## EXERCISE TEXT
::::::::::

Being a Cub leader is my way to help a few more kids than just my own learn about the wild world out there. The city is a crappy place to grow up, but if they’re never been to the woods, how will they ever find out? Our main leader has always had a no-compromise approach to programming the Pack and word gets around: we have kids who, technically, should be in other packs. But, they’re heard about all the stuff we get up to and want to come with us. Just wait until they find out that they’ll be poking about in a beehive in April. :-D

11 Responses to “Fight the insanity!”

  • I totally agree about kids today being overprotected. If I had not been sent away for 8 days every summer to 4-H Camp (which I LOVED, by the way), I never would have learned to build a lean-to, make a campfire, survive in the woods, and shoot a bow and arrow—-that’s right, I was 9 and I shot a bow and arrow and carried a camping knife and a hatchet through the woods!!! Also, I was made to run errands on my bike from one end of town to the other. And expected to be home on time, without stopping to dilly-dally or chat or play around. By the age of 9 I was riding all over town, and even over the Canadian border just to say hi to the Customs Officers! The world is a big place, but it doesn’t have to be a scary one. Not if you are prepared. And I believe that is something the Scouts say too?    :)   

  • Gordo says:

    “Be Prepared” is the worldwide motto for the Scouting movement, Susan. I’ve carried a knife in my pocket since I was 10. To school, to church, to Parliament. The only times I’ve ever had to stop was in the last few years when I wanted to get on a plane. Sigh.

  • clowncar says:

    I will order that as soon as I hit submit here.  I had a wildly dangerous chemistry set as a kid.
    We made gunpowder, for Christ’s sake.

  • Gordo says:

    My Dad gave me two of his Dad’s books when I was 10. They were issues of the Boy’s Own Annual from the 20’s and amongst the stories and cool stuff I found in them, there were numerous recipes for homemade fireworks. Dad took me to the drugstore to get what we needed and we were off. We never did get any of it to explode, but the flames and smoke were great!

    Can you imagine walking in a drugstore and trying to buy sulphur and saltpetre now? Never mind a 10-year-old doing it.

  • clowncar says:

    They’d send him to Gitmo as a terrorist detainee.

  • Gordo says:

    I wonder: do you get frequent flyer miles on Air Rendition?

  • clowncar says:

    Got 50 Dangerous Things in the mail today from Amazon.  Can’t wait to get started.  Thanks for the tip.

::::::::::

## DATA PROVIDED
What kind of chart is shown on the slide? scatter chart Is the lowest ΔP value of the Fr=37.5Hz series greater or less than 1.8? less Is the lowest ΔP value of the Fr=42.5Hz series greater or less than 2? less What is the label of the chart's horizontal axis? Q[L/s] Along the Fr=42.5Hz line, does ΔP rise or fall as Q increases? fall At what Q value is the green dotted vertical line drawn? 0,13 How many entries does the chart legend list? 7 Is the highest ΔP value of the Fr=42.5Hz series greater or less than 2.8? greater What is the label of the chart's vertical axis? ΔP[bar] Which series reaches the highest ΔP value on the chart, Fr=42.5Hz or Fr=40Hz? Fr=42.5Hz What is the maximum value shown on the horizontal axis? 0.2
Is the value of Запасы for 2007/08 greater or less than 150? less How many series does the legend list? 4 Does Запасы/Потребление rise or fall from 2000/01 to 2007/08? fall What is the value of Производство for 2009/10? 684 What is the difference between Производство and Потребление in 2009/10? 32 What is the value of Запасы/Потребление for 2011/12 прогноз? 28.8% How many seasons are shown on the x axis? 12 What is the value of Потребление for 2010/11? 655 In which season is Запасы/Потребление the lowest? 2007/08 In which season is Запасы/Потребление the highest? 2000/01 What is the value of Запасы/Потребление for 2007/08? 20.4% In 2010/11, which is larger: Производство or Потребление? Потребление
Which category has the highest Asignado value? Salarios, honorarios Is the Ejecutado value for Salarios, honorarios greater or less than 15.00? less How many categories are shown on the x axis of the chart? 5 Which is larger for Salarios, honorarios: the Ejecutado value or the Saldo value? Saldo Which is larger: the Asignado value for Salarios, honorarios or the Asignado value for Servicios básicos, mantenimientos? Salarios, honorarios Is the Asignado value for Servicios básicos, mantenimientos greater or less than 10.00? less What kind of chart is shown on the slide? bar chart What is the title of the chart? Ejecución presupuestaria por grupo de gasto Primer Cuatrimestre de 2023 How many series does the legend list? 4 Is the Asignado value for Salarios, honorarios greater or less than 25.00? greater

::::::::::

## INSTRUCTIONS
[A] Translate this sentence from the Cub leader text into Spanish: "The world is a big place, but it doesn't have to be a scary one."
[B] Write what comes next in the Cub leader text, picking up after its final sentence.

## ANSWERS TO THE EXERCISE
[A] El mundo es un lugar grande, pero no tiene por qué ser uno que dé miedo.

[B]
  • Gordo says:

    Excellent! Mine hasn’t arrived yet. :-(

  • jim says:

    oh my god gordo… this is a revelation to me… he’s my new hero to. if you had any idea how fed up i am with the craziness of protecting children. my childhood was all those things, we used to set fires in open fields and see how long we could wait before we had to put them out, later when the interstate went through our little hamlet, a local reservoir had to be pumped out and they left these floating pumps in the reservoir in the woods with 10 gallon jugs of gasoline and we used to set everything on fire… and look where all my pyromania has led me, in college i welded, forged, cast metal, fired kilns and blew glass. my friend and i stole his mom’s car when we were 13 and went joy riding in the country, got a flat tire, ruined the fender trying to change it in the dark (69 impala), turned it off a block from the house and gently rolled it back into the driveway. btw, i’ve already let sofia drive our car with her on my lap when she was 3. i haven’t been without a pocketknife since very young and my grandfather taught me how to sharpen it. anyway, i love this guy, got to get that book!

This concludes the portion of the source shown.